* **Work task**
With every mark kept, transcribe all of the records.

Records from a data collection:

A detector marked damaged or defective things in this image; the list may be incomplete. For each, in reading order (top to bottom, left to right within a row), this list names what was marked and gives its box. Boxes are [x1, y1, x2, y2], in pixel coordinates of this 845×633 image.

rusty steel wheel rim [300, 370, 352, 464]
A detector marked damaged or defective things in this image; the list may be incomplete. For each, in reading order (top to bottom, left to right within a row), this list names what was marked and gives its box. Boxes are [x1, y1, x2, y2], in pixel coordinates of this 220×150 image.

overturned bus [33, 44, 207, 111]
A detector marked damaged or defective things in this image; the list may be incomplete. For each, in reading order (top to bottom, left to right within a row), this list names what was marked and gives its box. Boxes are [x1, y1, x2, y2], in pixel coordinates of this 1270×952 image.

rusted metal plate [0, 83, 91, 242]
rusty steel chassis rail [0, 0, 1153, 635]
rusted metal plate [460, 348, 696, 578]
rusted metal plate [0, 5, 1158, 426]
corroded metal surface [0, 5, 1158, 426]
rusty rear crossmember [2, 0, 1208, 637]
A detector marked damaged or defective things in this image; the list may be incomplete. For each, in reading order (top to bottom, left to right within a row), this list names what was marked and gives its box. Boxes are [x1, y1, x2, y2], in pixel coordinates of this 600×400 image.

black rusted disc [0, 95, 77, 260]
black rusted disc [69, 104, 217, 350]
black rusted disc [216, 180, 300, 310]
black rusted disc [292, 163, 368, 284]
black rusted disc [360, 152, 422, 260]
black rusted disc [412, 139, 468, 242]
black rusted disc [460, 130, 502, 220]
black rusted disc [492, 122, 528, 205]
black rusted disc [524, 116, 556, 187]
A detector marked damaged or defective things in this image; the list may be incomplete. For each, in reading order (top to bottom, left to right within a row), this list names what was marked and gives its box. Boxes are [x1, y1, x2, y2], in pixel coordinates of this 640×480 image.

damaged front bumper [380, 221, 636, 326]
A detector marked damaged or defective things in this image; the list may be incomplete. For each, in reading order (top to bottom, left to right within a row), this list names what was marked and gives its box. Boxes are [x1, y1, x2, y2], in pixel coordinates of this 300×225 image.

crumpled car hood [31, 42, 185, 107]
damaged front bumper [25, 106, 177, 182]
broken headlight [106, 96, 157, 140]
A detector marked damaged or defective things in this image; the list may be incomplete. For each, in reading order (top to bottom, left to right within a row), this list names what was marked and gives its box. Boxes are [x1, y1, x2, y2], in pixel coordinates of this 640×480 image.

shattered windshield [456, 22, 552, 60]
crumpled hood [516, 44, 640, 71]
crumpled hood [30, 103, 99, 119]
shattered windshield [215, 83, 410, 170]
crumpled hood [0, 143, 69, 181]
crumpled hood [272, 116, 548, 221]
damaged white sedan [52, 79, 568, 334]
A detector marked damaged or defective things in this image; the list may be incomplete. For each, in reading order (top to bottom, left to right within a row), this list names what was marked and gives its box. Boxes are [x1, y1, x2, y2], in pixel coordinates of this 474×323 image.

* **Solution to the problem**
A detector marked damaged or defective things in this image; the list may be incomplete. For each, in reading order (top to bottom, left to right within a row), this list names what was marked and gives its box. Boxes are [x1, y1, x2, y2], in pixel coordinates of this 845×633 image.

rusty steel wheel rim [300, 370, 352, 464]
A detector marked damaged or defective things in this image; the list may be incomplete. For each, in reading order (top to bottom, left to right within a row), this list names what was marked and gives its box. Boxes are [x1, y1, x2, y2], in pixel coordinates of this 220×150 image.

overturned bus [33, 44, 207, 111]
A detector marked damaged or defective things in this image; the list may be incomplete. For each, in reading order (top to bottom, left to right within a row), this list names what was marked and gives its box. Boxes are [x1, y1, x2, y2], in pixel coordinates of this 1270×952 image.

rusted metal plate [0, 83, 91, 242]
rusty steel chassis rail [0, 0, 1153, 635]
rusted metal plate [460, 348, 696, 578]
rusted metal plate [0, 5, 1158, 426]
corroded metal surface [0, 5, 1158, 426]
rusty rear crossmember [2, 0, 1208, 637]
A detector marked damaged or defective things in this image; the list may be incomplete. For each, in reading order (top to bottom, left to right within a row), this list names what was marked and gives its box. Boxes are [x1, y1, x2, y2], in pixel coordinates of this 600×400 image.

black rusted disc [0, 95, 77, 260]
black rusted disc [69, 104, 217, 350]
black rusted disc [216, 180, 300, 310]
black rusted disc [292, 163, 368, 284]
black rusted disc [360, 152, 422, 260]
black rusted disc [412, 139, 468, 242]
black rusted disc [460, 130, 502, 220]
black rusted disc [492, 122, 528, 205]
black rusted disc [524, 116, 556, 187]
A detector marked damaged or defective things in this image; the list may be incomplete. For each, in reading order (top to bottom, left to right within a row), this list names what was marked and gives its box. Boxes are [x1, y1, x2, y2], in pixel coordinates of this 640×480 image.

damaged front bumper [380, 221, 636, 326]
A detector marked damaged or defective things in this image; the list may be incomplete. For each, in reading order (top to bottom, left to right within a row), this list names what was marked and gives its box. Boxes are [x1, y1, x2, y2], in pixel coordinates of this 300×225 image.

crumpled car hood [31, 42, 185, 107]
damaged front bumper [25, 106, 177, 182]
broken headlight [106, 96, 157, 140]
A detector marked damaged or defective things in this image; the list may be incomplete. For each, in reading order (top to bottom, left to right within a row), this list names what was marked and gives its box. Boxes are [x1, y1, x2, y2], in pixel coordinates of this 640×480 image.

shattered windshield [456, 22, 552, 60]
crumpled hood [516, 44, 640, 71]
crumpled hood [30, 103, 99, 119]
shattered windshield [215, 83, 410, 170]
crumpled hood [0, 143, 69, 181]
crumpled hood [272, 116, 548, 221]
damaged white sedan [52, 79, 568, 334]
A detector marked damaged or defective things in this image; the list may be incomplete. For each, in reading order (top to bottom, left to right within a row), this list names what was marked and gives its box. Boxes are [x1, y1, x2, y2], in pixel coordinates of this 474×323 image.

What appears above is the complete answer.